* Texto do exercício:

____________________

Faem do Maranhão defende ampliar limites do Simples Nacional para manter negócios

A Federação das Associações Empresariais do Maranhão (Faem) defende atualização dos limites do Simples Nacional para manter os pequenos negócios. A proposta tramita na Câmara dos Deputados e pode elevar o teto do MEI.

Faem quer corrigir tabelas do Simples Nacional para acompanhar mudanças nos anos

O presidente da Faem, Felipe Mussalém, diz que a atualização da tabela serve para ajustar a cobrança de tributos à realidade de micro e pequenos negócios.

Ele afirma que os limites atuais não acompanham mudanças econômicas e cita aumento das exigências fiscais e trabalhistas para as empresas. Mussalém também relaciona o tema à geração de empregos.

PLP 108/2021 prevê teto do MEI em R$ 130 mil e abre debate sobre outras faixas

Em março, a Câmara dos Deputados aprovou o regime de urgência para o PLP 108/2021. O texto prevê aumento do limite de faturamento anual do MEI para até R$ 130 mil e autoriza esse perfil a contratar até dois empregados.

____________________

Retome a notícia sobre a proposta da Faem para o Simples Nacional a partir da última frase apresentada.

Entradas de dados extraídos
____________________

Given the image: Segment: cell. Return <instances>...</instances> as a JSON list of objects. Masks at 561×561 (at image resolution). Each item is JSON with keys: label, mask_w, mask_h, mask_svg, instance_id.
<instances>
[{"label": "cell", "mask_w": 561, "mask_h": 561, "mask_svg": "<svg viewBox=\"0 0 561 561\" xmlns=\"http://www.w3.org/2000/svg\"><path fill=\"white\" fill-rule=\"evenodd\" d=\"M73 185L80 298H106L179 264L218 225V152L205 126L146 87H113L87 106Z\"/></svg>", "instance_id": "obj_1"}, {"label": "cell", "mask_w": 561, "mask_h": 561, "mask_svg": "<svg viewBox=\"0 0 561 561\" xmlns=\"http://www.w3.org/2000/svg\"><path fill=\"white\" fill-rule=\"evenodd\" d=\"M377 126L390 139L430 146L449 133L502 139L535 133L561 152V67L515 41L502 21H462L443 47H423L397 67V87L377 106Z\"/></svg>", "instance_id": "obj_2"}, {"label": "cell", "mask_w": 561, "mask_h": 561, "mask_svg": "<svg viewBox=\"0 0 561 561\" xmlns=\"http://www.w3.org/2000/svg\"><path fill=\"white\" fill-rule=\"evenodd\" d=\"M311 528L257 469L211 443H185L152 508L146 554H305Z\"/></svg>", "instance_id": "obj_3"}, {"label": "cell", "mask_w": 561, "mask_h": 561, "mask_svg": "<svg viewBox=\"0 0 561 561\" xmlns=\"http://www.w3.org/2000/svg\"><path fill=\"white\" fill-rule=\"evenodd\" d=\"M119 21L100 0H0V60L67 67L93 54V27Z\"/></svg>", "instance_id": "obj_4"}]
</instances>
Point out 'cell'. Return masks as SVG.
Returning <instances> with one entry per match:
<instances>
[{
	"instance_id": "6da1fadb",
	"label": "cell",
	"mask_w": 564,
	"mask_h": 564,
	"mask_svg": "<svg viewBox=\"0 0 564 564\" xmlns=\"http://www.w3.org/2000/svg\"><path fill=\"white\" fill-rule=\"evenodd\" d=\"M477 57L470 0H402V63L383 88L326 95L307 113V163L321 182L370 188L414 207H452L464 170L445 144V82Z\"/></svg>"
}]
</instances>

____________________

* Resposta do exercício:
Uma comissão especial foi instalada para discutir a proposta antes do parecer final com representantes do governo, especialistas e entidades do setor produtivo. Entidades defendem teto do MEI em aproximadamente R$ 144,9 mil anuais, limite de cerca de R$ 869,4 mil para microempresas e faturamento de até R$ 8,69 milhões para empresas de pequeno porte.

O deputado federal Hildo Rocha (MDB-MA) afirma que a atualização corrige uma defasagem histórica e busca recompor perdas ligadas à inflação. Ele cita que o processo inflacionário “comeu” parte do limite e que o valor precisa ser ajustado.

Debate sobre informalidade e próximos passos na Câmara

Entidades empresariais apontam que a falta de atualização empurra empresas para a informalidade. Alfredo Cotait Neto, presidente da CACB, da FACESP e da ACSP, diz que o modelo atual dificulta a permanência no regime para empresas que passam a integrar a lógica do novo enquadramento tributário.

O material também lembra que o Simples Nacional foi criado para simplificar o pagamento de tributos, reunir impostos em uma única guia e se mantém como principal regime para pequenos negócios no país. Os limites citados no texto, em vigor desde 2018, são: R$ 81 mil por ano para o MEI, R$ 360 mil para microempresas e R$ 4,8 milhões para empresas de pequeno porte.